- Kutipan untuk Dibaca:
◆ ◆ ◆ ◆ ◆

Washington, JP.-
Demo solidaritas etnis Cina di AS terhadap perkosaan yang terjadi pada
13-14 Mei di tanah air, cukup merepotkan perwakilan-perwakilan RI di AS
sepanjang Jumat pagi (Sabtu) hingga siang dan sore waktu setempat.
KBRI-Washington dan KJRI-New York termasuk jadi sasaran demo.
Menteri Pernanan Wanita Ny Tutty Alawiyah yang saat ini berada di
Washington DC harus menjawab dan memberikan tanggapan atas tudingan
perkosaan masal yang berlangsung selama kerusuhan Mei lalu.
Tutty yang kebetulan berada di AS menghadiri Konfrensi Islam di
Washington, berusaha menjelaskan kasus perkosaan di depan wartawan di
ibukota AS. Ada belasan wartawan yang hadir dan umumnya menanyakan
ketegasan pemerintah RI menghadapi kasus perkosaan. Ada juga yang
mempertanyakan sikap pemerintah yang dianggap bereaksi terlambat atas
kasus perkosaan yang menimpa wanita Tionghoa di tanah air.
Menperta menjelaskan kronologis peristiwa kerusuhan Mei hingga munculnya
pemberitaan perkosaan belakangan. ‘’Bukan berarti pemerintah
terlambat,’’ kata Tutty.
Soal warga nonpri yang sekarang masih berada di luar negeri, dia
mengharapkan agar mereka kembali ke tanah air. ‘’Membangun Indonesia
bersama-sama. Mereka kan lahir di Indonesia dan Indonesia adalah tanah
air mereka. Pemerintah sendiri sudah memberikan jaminan perlindungan dan
keselamatan mereka,’’katanya.

◆ ◆ ◆ ◆ ◆

- Data yang Dikaji:

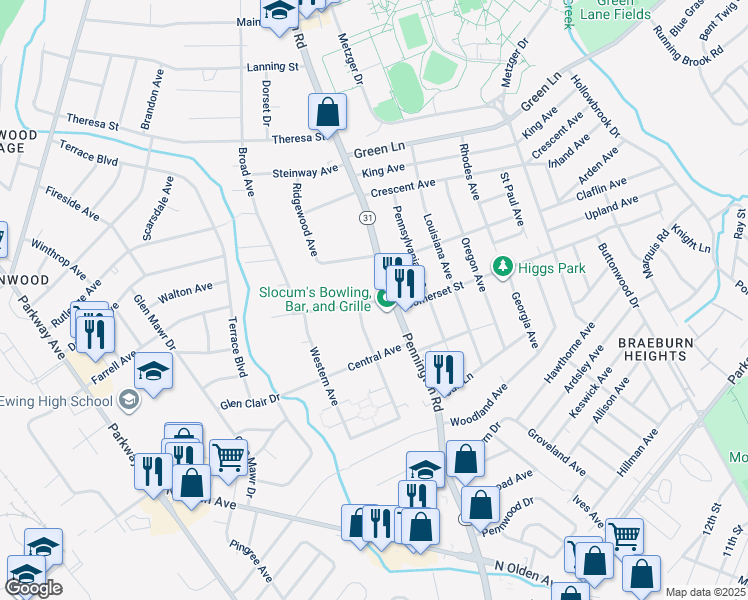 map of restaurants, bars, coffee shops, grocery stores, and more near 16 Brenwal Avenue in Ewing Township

◆ ◆ ◆ ◆ ◆

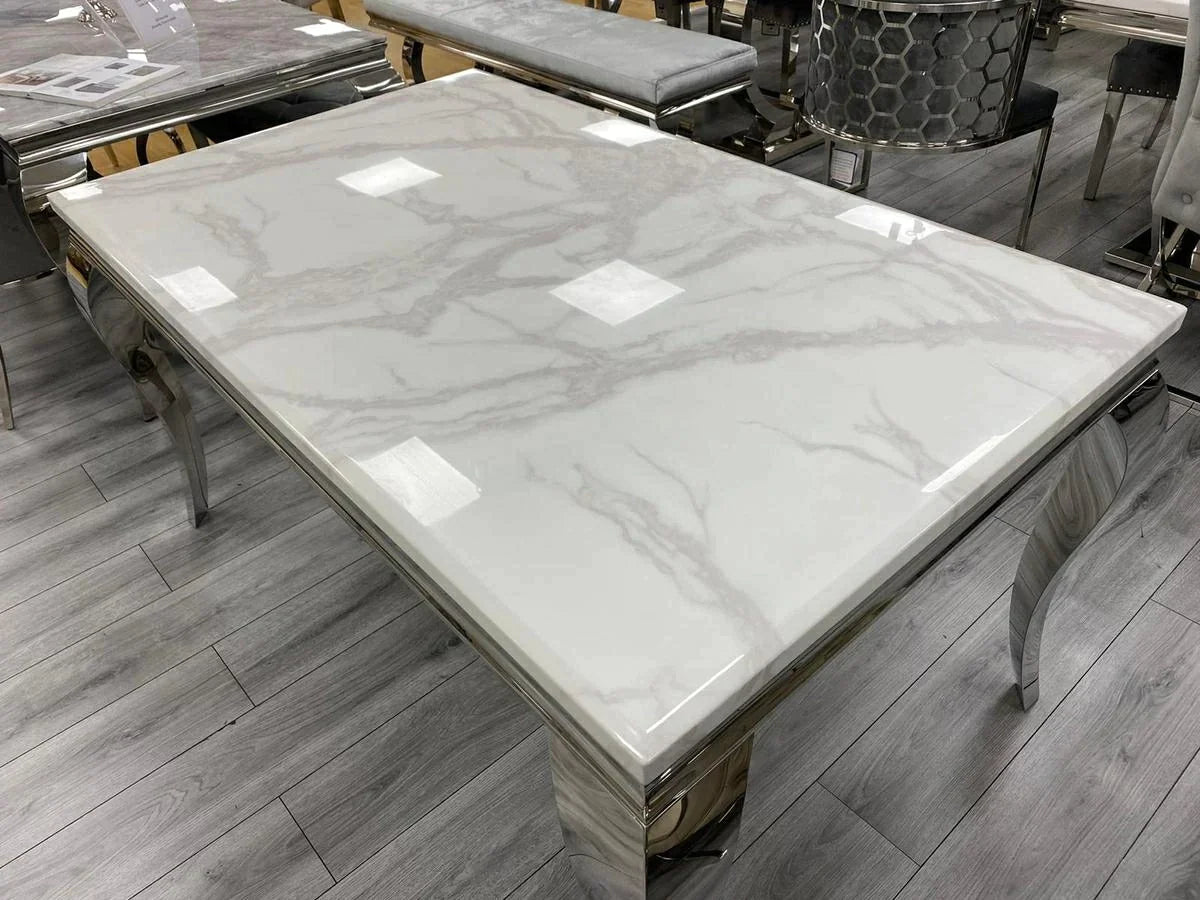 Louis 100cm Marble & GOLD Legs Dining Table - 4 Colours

◆ ◆ ◆ ◆ ◆

- Tugas Anda: Salin ulang tanpa perubahan sebagian berita tentang demo di AS itu, mulai dari kata-kata "Menperta menjelaskan kronologis" dan berhenti setelah "terlambat,’’ kata Tutty.".

- Hasil Tugas:
Menperta menjelaskan kronologis peristiwa kerusuhan Mei hingga munculnya
pemberitaan perkosaan belakangan. ‘’Bukan berarti pemerintah
terlambat,’’ kata Tutty.